My exposure to human-centered design is through Quicksand, and this education has largely been experiential: I’ve learned a great deal about the process by practicing it. For the sanitation project, this meant spending a lot of time in the slum communities where we would build our facilities to engage with people and learn about their lives. Those first few visits were challenging in so many ways, not least of which from seeing people genuinely not much different from you enduring very difficult conditions. The reality that it was our responsibility to ensure in some measure that they received “better” really hit home.
We oftentimes find ourselves guilty of being too wordy or too bogged down with the vernacular of our practice. My colleague Rikta hilariously refers to this as “jargon monoxide”. This can cause the magic of what human-centered design practitioners do to get lost: to identify a challenge and creatively and collaboratively make things better.
Over the last 5 years I have applied these processes primarily in the development and humanitarian contexts. Due to this, we have witnessed some human conditions that are impossible to ignore or forget due to their severity. What leaves a real lasting impression though is the people that you meet, particularly on an individual level.

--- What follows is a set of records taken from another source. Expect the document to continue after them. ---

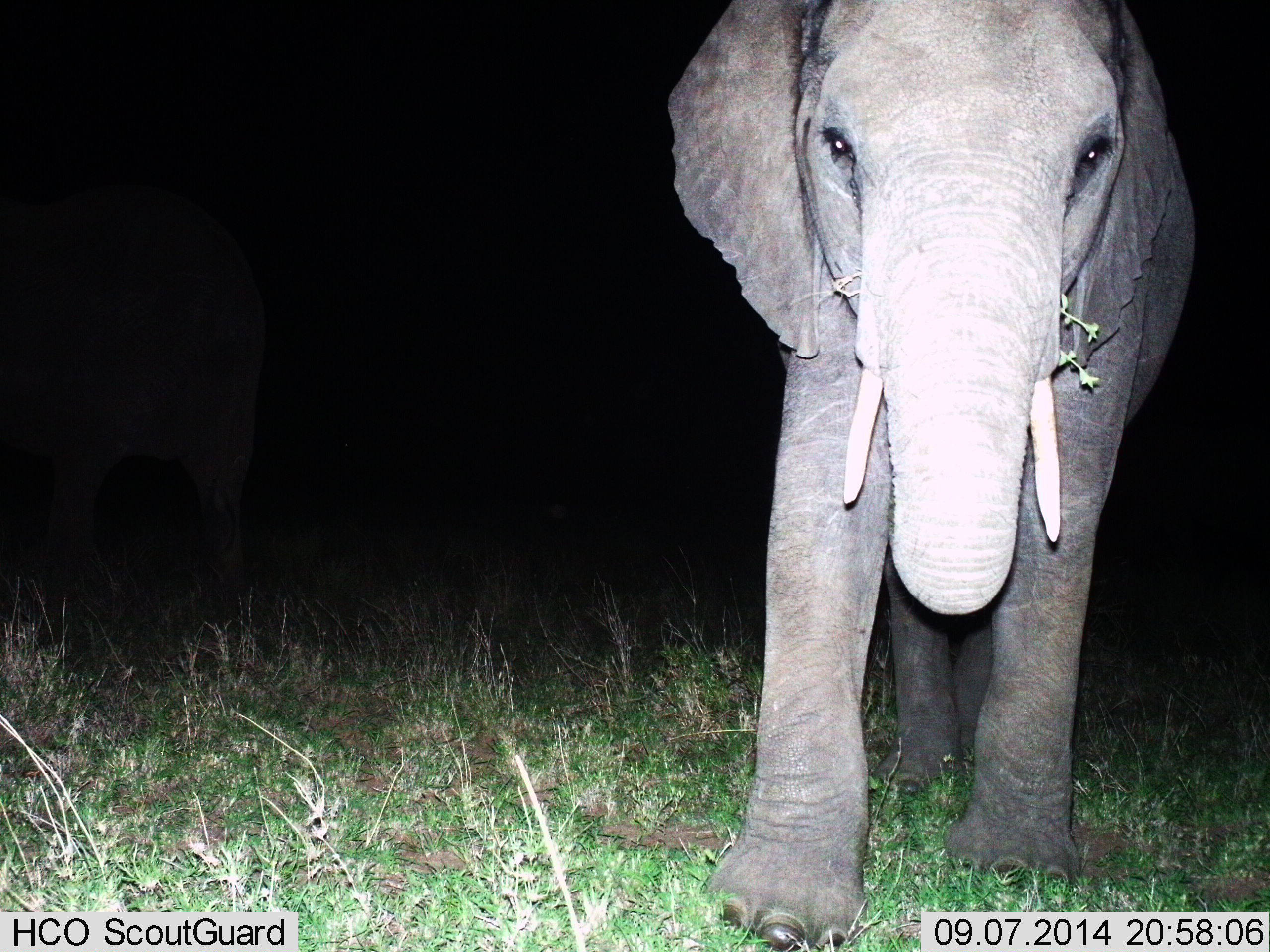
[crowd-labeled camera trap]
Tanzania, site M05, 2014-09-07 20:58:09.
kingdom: Animalia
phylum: Chordata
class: Mammalia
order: Proboscidea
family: Elephantidae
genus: Loxodonta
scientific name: Loxodonta africana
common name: african bush elephant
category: elephant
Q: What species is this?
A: Elephant (african bush elephant) (Loxodonta africana).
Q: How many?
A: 1.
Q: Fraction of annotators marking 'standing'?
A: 50%.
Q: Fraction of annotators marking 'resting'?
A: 0%.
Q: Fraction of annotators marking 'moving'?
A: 10%.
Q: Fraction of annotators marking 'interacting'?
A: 0%.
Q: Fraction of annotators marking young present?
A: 0%.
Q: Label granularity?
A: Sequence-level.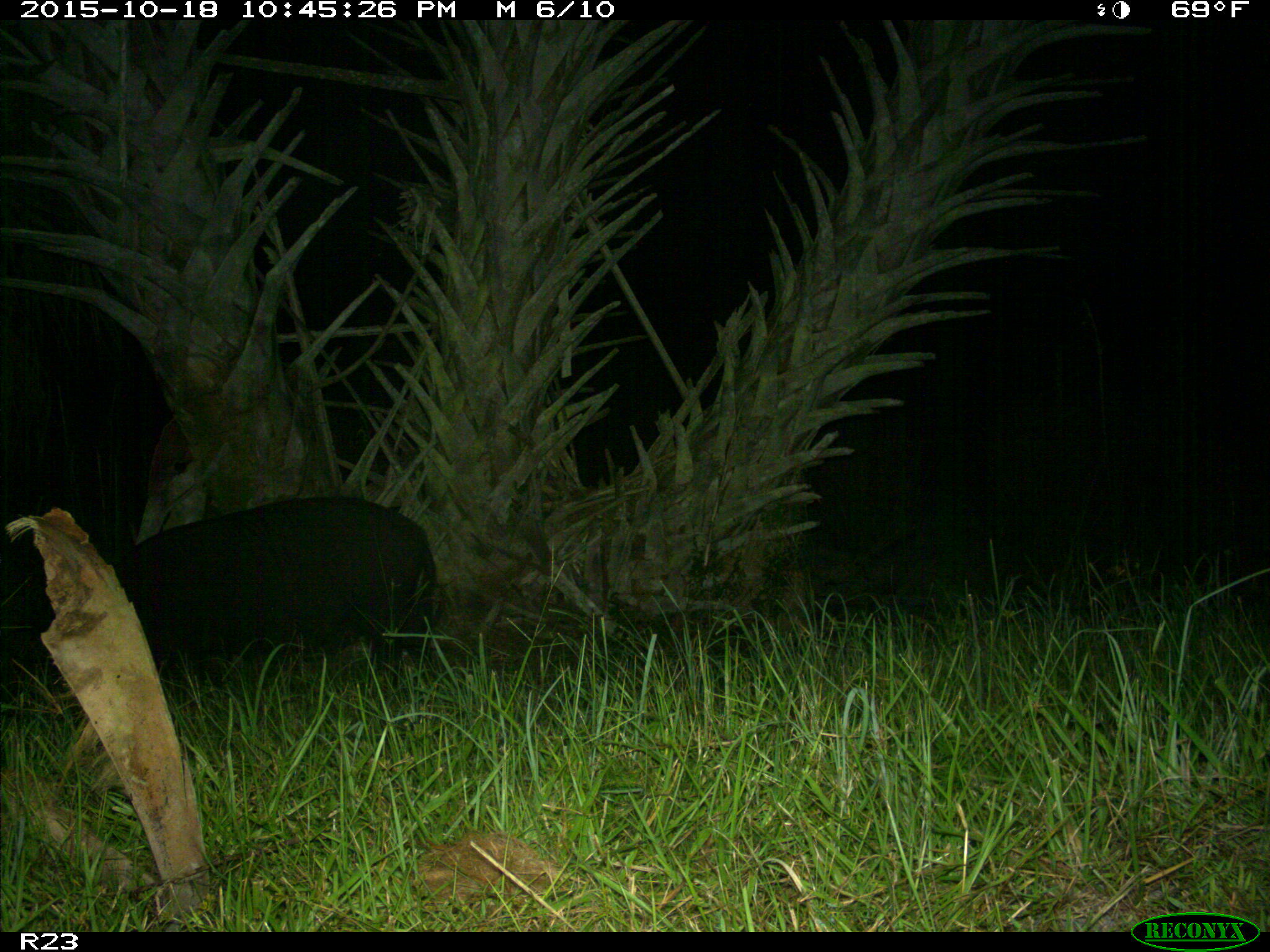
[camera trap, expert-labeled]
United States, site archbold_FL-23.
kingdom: Animalia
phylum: Chordata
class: Mammalia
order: Artiodactyla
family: Suidae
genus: Sus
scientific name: Sus scrofa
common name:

As qualitative researchers, we have to identify stakeholders or subjects to study. But once you step into another person’s daily experience, they are not a “research subject”: they’re an Ahmed, or John, or Luol, or Rebeka. They’re people sharing with you in astonishingly honest ways what their lives are like, who they care about, and what challenges they face. All the while they are doing what so many find too humbling: they are asking for help. It may be something small, or it may be something life threatening, but whatever it is, they are facing something they lack the wherewithal to address on their own so they are reaching out for assistance.
We talk a lot about empathy. I’ve written a lot about empathy. Due to this I have a friend who outright groans in exasperation whenever the “E” word is uttered. It’s hard not to turn to it in explaining what is both needed to utilize the full potential of human-centered design and what is the chief by-product of practicing it. HCD is a self-fulfilling prophecy if you allow it to be.
You always try to find some separation in life between personal and professional. The challenge with HCD is that at some level you will have to blend the two together. You’ll need to feel what the other person’s experience is like and to attempt to look at the problem or challenge through their eyes. When this happens in the development or humanitarian contexts, it can be very emotionally fraught.
This year I was a part of an education project that involved research in one of the world’s largest refugee camps. Our project’s primary focus was to improve the learning experience for primary school children, so we spent most of the time there with kids. A colleague and I interviewed two 12-year-old boys and they told heart-wrenching stories of the atrocities they’d seen and the hardships they’d endured just to escape, things that no one should have to experience let alone children. One of the boys got frustrated and pointedly asked, “What are YOU going to do to help?”
My why at first was seeking out a sense of adventure, living abroad, and doing something I could feel proud of. Living up to the responsibility we bear for those we work for, and in always trying to find an honest answer to that young boy’s question has become the why now.